What this exercise asks.
- a) Print everything in the Abdullah Bishara passage from "Kuwaiti diplomat and politician (born" down to "the United States.".
- b) Write what comes next in the Abdullah Bishara biography, starting after its last sentence.

---- Given passage

Secretary-General of the Gulf Cooperation Council
- In office 26 May 1981 – April 1993
- Preceded by: Office established
- Succeeded by: Fahim bin Sultan Qasimi

Personal details
- Born: Abdullah Yacoub Maayouf Bishara 6 November 1936 (age 89) Kuwait
- Children: 2
- Education: Cairo University; St John's University;
- Profession: Diplomat
- Awards: Order of the British Empire

= Abdullah Bishara =

Kuwaiti diplomat and politician (born 1936)

Abdullah Bishara (عبد الله بشارة; born 6 November 1936) is a Kuwaiti diplomat and politician, who was the first secretary-general of the Gulf Cooperation Council (GCC).

==Early life and education==
Bishara was born on 6 November 1936. He graduated from Cairo University in 1959. He attended Balliol College, Oxford University, and studied diplomacy and international relations. Later he earned a master's degree in political science from St. John's University in the United States.

--------
---- Data supplied

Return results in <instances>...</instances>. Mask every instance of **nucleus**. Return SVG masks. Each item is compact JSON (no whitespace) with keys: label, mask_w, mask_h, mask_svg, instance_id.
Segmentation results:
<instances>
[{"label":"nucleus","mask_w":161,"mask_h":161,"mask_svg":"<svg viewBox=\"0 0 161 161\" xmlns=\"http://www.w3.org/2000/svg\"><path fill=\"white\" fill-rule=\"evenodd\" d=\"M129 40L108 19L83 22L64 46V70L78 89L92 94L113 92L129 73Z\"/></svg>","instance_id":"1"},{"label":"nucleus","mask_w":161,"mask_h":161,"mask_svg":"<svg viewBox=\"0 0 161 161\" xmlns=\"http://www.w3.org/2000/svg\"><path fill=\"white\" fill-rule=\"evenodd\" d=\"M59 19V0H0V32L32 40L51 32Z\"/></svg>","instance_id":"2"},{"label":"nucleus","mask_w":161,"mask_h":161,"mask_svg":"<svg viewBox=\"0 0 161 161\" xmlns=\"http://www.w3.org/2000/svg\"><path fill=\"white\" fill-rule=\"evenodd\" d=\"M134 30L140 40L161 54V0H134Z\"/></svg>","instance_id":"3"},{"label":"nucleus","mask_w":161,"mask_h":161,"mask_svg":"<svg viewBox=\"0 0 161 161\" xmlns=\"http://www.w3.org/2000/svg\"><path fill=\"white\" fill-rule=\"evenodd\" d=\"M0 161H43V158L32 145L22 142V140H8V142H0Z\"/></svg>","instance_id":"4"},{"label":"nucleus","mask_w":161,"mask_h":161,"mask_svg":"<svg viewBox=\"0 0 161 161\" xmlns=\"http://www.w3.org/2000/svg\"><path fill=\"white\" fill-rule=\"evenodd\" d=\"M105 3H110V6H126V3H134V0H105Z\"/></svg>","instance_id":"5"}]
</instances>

--------

Answers to the exercises.
- a)
Kuwaiti diplomat and politician (born 1936)

Abdullah Bishara (عبد الله بشارة; born 6 November 1936) is a Kuwaiti diplomat and politician, who was the first secretary-general of the Gulf Cooperation Council (GCC).

==Early life and education==
Bishara was born on 6 November 1936. He graduated from Cairo University in 1959. He attended Balliol College, Oxford University, and studied diplomacy and international relations. Later he earned a master's degree in political science from St. John's University in the United States.

- b)
==Career==
Bishara worked as a teacher from 1959 to 1961. Then he joined foreign ministry and served as second secretary for political affairs at Kuwait's embassy in Tunisia from 1963 to 1964. From 1964 to 1971 he was the director of the office of the minister of foreign affairs in Kuwait. Then he was appointed Kuwait's permanent representative to the United Nations, and served in this post from 1971 to 1981.

Bishara was the first secretary-general of the Gulf Cooperation Council which he held from 26 May 1981 to April 1993. His assistant secretaries at the GCC were Saif bin Hashil Al Maskari from Oman and Abdullah Ibrahim Al Kuwaiz from Saudi Arabia. Maskari was responsible for political affairs while Kuwaiz was in charge of economic matters. Bishara resigned from office in the late 1992, and his resignation was accepted at the GCC summit held in Abu Dhabi in December 1992. An Emirati diplomat Fahim bin Sultan Al Qasimi replaced him as secretary-general of the GCC.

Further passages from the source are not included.